Merci pour cette occasion que vous m’offrez d’évoquer ce drame que vit mon pays depuis l’occupation du nord par les troupes du Mnla ( Mouvement national de libération de l’Azawad, ndlr) et les autres mouvements terroristes que sont Aqmi( Al- Qaïda au Maghreb islamique) Ansardine, Mujao( Mouvement pour l’unicité et le djihad en Afrique de l’Ouest, ndlr) et autres.

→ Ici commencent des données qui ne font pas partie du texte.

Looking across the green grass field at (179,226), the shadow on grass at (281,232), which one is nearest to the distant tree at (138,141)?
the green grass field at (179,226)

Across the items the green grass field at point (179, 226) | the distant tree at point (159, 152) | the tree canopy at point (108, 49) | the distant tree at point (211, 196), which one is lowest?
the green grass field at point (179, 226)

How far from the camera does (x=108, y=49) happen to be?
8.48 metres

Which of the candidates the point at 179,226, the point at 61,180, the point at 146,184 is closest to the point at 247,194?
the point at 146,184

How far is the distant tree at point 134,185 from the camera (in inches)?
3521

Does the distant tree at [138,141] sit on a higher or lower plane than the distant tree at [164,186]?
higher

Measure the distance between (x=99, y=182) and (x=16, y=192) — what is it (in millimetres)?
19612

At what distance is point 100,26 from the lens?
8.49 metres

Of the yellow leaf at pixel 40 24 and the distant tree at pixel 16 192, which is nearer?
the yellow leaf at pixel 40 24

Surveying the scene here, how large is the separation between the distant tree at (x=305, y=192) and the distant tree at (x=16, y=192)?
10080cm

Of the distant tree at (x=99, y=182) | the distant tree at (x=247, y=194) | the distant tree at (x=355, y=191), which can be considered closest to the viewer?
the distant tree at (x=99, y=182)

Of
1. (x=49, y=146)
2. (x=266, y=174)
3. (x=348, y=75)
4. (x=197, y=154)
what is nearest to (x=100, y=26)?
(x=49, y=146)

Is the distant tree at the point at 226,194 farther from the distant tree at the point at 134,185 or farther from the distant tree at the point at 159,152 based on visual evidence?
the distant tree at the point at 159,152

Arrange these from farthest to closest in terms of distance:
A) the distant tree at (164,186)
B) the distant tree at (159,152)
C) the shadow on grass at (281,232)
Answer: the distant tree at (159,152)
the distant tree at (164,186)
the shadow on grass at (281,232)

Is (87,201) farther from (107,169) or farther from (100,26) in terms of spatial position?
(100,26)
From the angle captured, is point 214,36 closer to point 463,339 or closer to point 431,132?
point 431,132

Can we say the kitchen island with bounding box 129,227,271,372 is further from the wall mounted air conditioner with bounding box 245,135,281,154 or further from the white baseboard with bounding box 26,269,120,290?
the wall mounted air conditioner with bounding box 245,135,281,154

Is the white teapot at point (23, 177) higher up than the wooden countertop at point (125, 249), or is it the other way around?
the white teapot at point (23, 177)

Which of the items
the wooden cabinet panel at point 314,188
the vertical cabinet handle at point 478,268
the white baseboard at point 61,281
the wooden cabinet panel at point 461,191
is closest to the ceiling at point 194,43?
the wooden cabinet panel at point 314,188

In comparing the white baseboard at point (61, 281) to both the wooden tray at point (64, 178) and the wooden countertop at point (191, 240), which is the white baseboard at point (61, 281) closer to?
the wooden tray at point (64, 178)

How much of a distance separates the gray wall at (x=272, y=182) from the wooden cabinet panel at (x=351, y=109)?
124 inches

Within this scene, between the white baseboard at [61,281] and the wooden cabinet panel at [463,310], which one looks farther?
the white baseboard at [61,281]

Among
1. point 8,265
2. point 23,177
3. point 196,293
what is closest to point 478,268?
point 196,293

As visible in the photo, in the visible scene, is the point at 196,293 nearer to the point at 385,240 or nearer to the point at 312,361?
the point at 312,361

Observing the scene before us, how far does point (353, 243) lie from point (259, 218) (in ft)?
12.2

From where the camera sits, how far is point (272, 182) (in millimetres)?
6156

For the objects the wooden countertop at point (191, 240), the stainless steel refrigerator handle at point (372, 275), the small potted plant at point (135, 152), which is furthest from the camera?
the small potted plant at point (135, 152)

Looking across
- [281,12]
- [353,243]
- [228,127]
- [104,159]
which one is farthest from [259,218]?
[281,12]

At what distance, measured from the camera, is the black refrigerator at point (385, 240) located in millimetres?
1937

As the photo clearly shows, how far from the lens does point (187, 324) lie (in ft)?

Je salue la guerre engagée contre ces islamistes, qui ont martyrisé, plusieurs mois durant, nos parents et avaient fait de cette partie du pays une zone de non droit. J’ai été d’ailleurs de ceux qui, très tôt, se sont mobilisés pour combattre ces rebelles. On voulait bouter hors le Mnla hors du pays, car sans ce groupe rebelle, les autres mouvements terroristes n’auraient pas pu occuper le nord Mali. Ce mouvement séparatiste est le principal vecteur de l’instabilité qu’a connue le Nord.
Je précise que c’est le Mnla, prétendu allié des troupes françaises, qui a renforcé hier tous ces mouvements terroristes en leur vendant les armes qu’il a ramenées de Libye. D’ailleurs, je ne comprends pas que la communauté touareg, qui représente 12 à 15 % de la population du Nord veuille imposer aux autres une indépendance.
Se prononçant sur la crise au Mali, le député français Noël Mamère, a déclaré que ces djihadistes pourraient trouver refuge en Mauritanie. Il a au passage taxé le président mauritanien, Mohamed Ould Abdel Aziz, de « parrain de la drogue ». Vous qui avez côtoyé l’homme avant son accession au pouvoir, comment réagissez-vous aux propos de Noël Mamère ?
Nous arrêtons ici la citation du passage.